### Texte étudié
Lzzy : Nous passons quatre-vingt-dix pour cent de notre temps à faire ce que nous faisons sur scène. C’est une part très importante de ce que nous sommes et nous voulons toujours trouver un moyen de recréer cette sensation que tu as quand tu joues un concert mais sans que ce soit un enregistrement live, et c’est très difficile d’essayer de capturer cette énergie. Et j’ai le sentiment que nous avons essayé de nous rapprocher de ça avec chaque album.

Joe : Nous avons appris, en faisant ces trois albums et maintenant ce quatrième sur lequel nous avons travaillé avec Nick. Tout s’est mis en place et j’ai enfin l’impression que nous avons réussi : comme tu as dit, c’est l’album qui ressemble le plus à Halestorm. Je pense que dans ces chansons, nous avons cette énergie que nous avons toujours cherché à avoir. Mais je ne regrette aucun des albums précédents, ça fait partie de notre histoire.

« C’est plus rock n’roll : tu fais quelques erreurs, tu les assumes, et la façon dont tu les assumes et y réagis, c’est déjà la moitié du plaisir. »

Vous avez dit que « c’est le premier album sur lequel on peut vraiment entendre les quatre piliers de Halestorm. » Qu’est-ce que vous voulez dire par là ?

Lzzy : C’est simplement les quatre membres du groupe. Nous ne sommes plus le même groupe si l’une de ces choses est manquante et ça nécessite réellement chacun de nous quatre pour produire le son que nous faisons et créer la musique que nous faisons. Et Nick a renforcé ça.

Joe : Oui, Nick a fait un super boulot avec Arejay à la batterie et je pense que les fans de batterie vont avoir un très bon album à écouter. Alors que par le passé, que tu considères ça comme bien ou non n’est pas pertinent, mais peut -être que le jeu de Arejay était un peu trop retouché par les producteurs avec lesquels nous avons travaillé et ils ont en partie simplifié son expression, tandis que Nick a mis Arejay en avant, et même la basse aussi. Il y a de sacrés plans de basse sur cet album, et je me souviens que par le passé, les producteurs ont dit à Josh de simplifier son jeu, de jouer de façon plus ouverte et de jouer de longues notes. Je ne dis pas que ce n’est pas bien parce que je pense que tout ça, c’est bien, et ça correspond au style, c’est bien fait.

### Données brutes
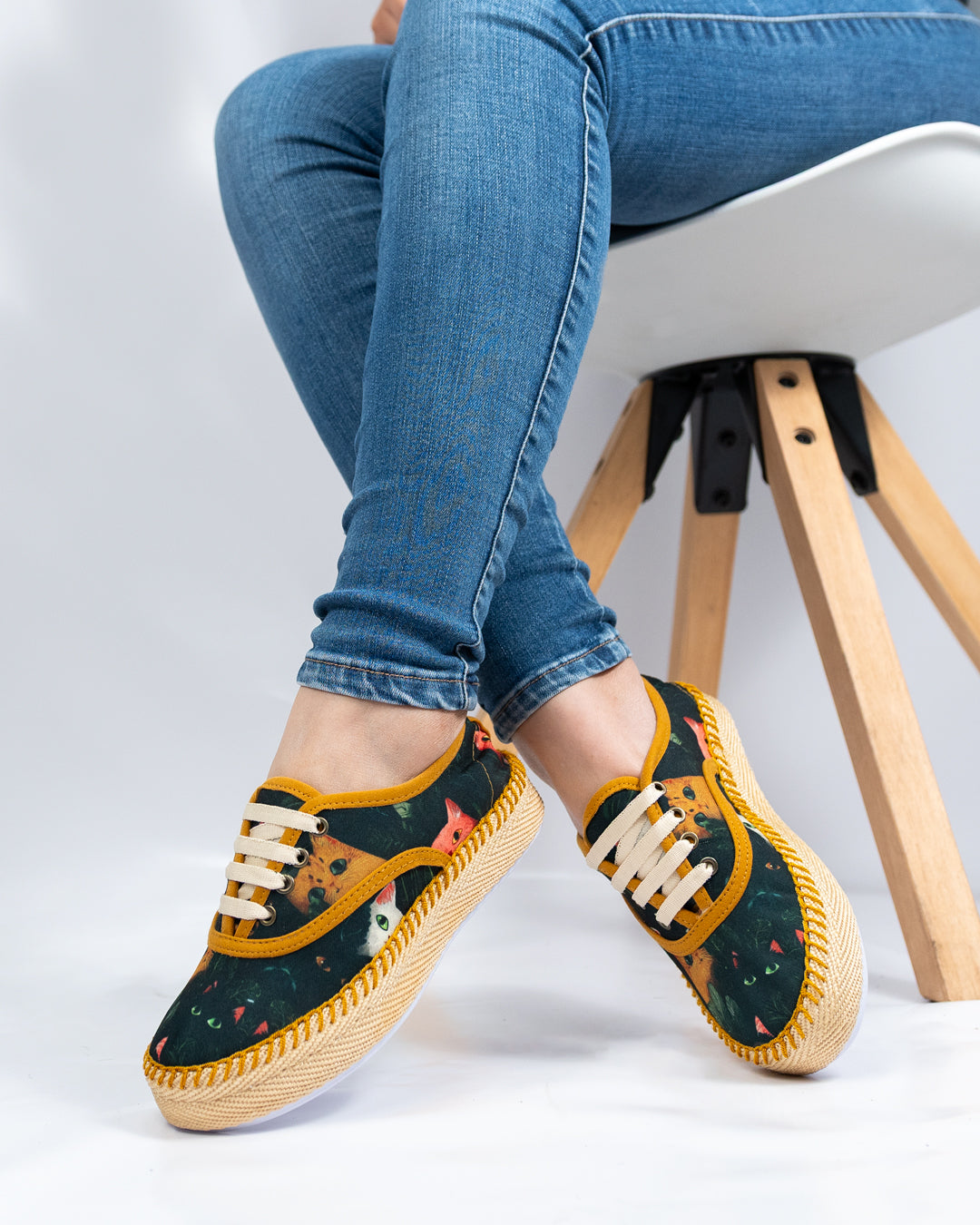 Feline Charm Women's Casual Shoes by Pontiak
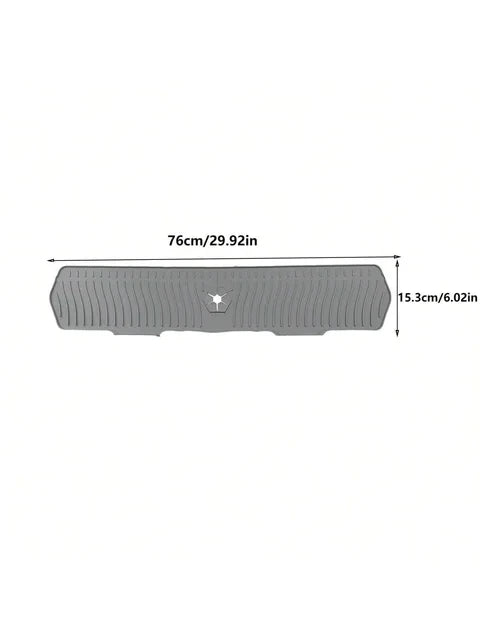 Sevair Deco Self-Draining Silicone Sink Faucet Mat 18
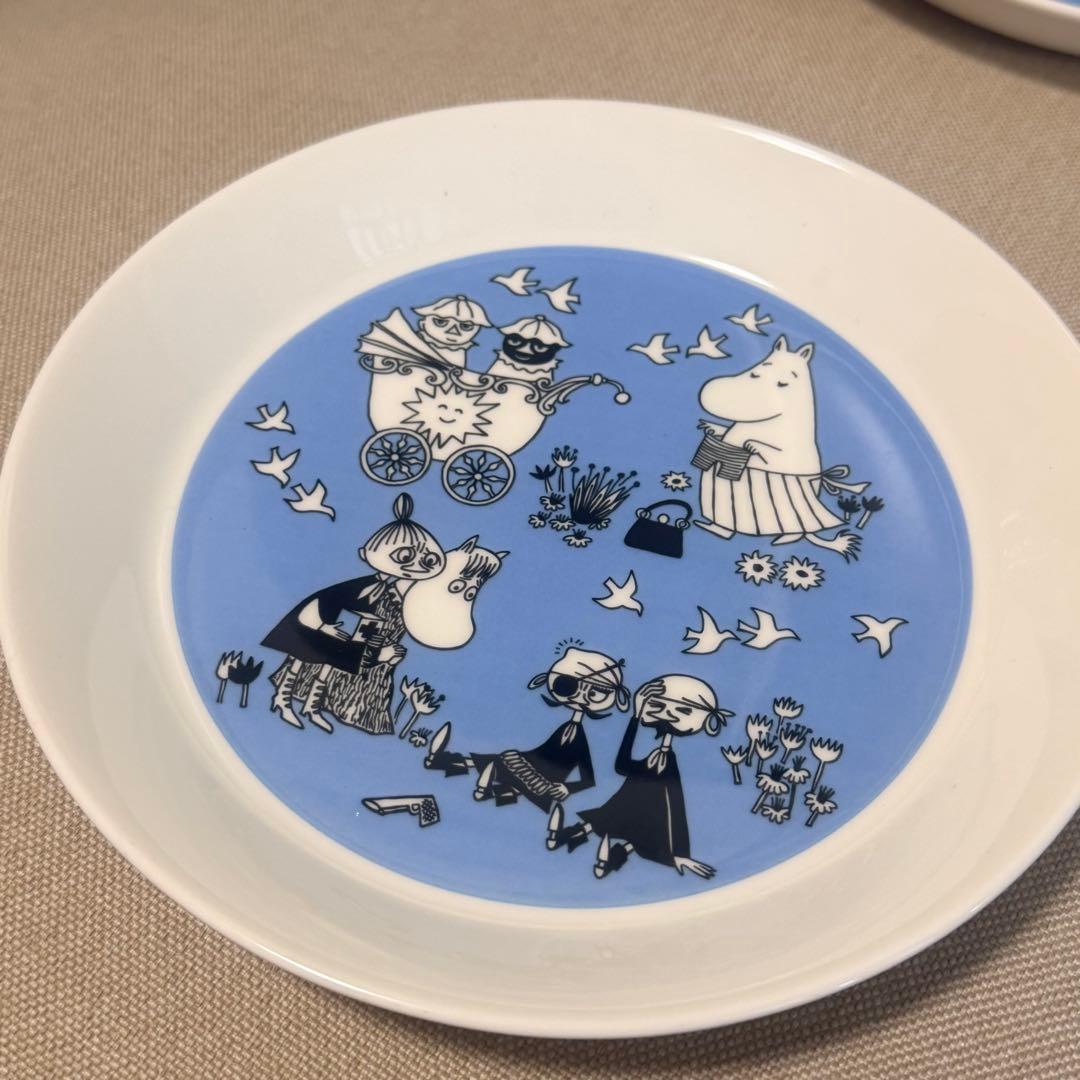 ARABIA アラビア ムーミン プレート ナイトセーリング＆ピース 19cm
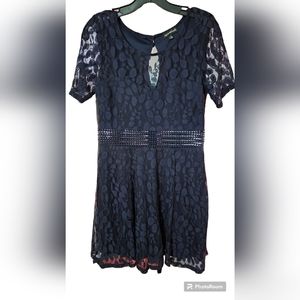 Navy Blue Lace Dress size 9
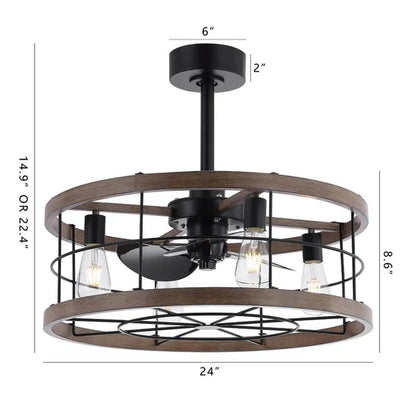Monson 24'' Ceiling Fan with Light Kit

### Liste des consignes
- 1) Indiquez si chacune des affirmations suivantes concorde avec l'entretien avec Halestorm, en répondant par oui ou par non et en citant les mots décisifs de l'entretien. (a) Selon Lzzy, le groupe passe quatre-vingt-dix pour cent de son temps à faire ce qu'il fait sur scène. (b) Joe regrette certains des albums précédents. (c) Par le passé, des producteurs ont demandé à Josh de simplifier son jeu.
- 2) Prolongez l'entretien avec Halestorm à partir de sa dernière réplique.
Les enregistrements constituent un matériau distinct de l'entretien avec Halestorm.

### Réponses aux activités
- 1)
(a) Oui : « Nous passons quatre-vingt-dix pour cent de notre temps à faire ce que nous faisons sur scène. »
(b) Non : « Mais je ne regrette aucun des albums précédents »
(c) Oui : « les producteurs ont dit à Josh de simplifier son jeu »

- 2)
Est-ce que vous avez essayé d’enregistrer en live en studio ?

Lzzy : Oui, nous avons fait quelques trucs, ça dépendait des chansons. Pour certaines chansons, en particulier Arejay à la batterie et moi au chant… Pour deux chansons de l’album, j’ai chanté la chanson d’une traite du début à la fin et mon petit frère a fait pareil à la batterie, cela dépendait de la prise et de l’énergie qui s’en dégageait. Nick s’est assuré d’une chose sur cet album : rien n’a été coupé et collé dans Pro Tools, du coup tout avait un son légèrement différent. Il nous a fait prendre conscience de ça aussi, il a dit : « Vous allez jouer, chanter et faire le second refrain différemment du premier refrain parce que vous êtes déjà dans la chanson, donc pourquoi est-ce que je me contenterais de copier cet enregistrement et l’ajouter sur la prochaine partie ? Vous devez jouer absolument chaque partie. » Il nous a vraiment maintenus dans cet état d’esprit et ça fait une vraie différence dans la chanson parce que tu peux faire le même voyage que nous avons fait.

D’un autre côté, les chansons naviguent entre une sensibilité live et un côté plus travaillé dans leur construction et leur arrangement. Comment avez-vous fait pour trouver un équilibre entre ces deux approches ?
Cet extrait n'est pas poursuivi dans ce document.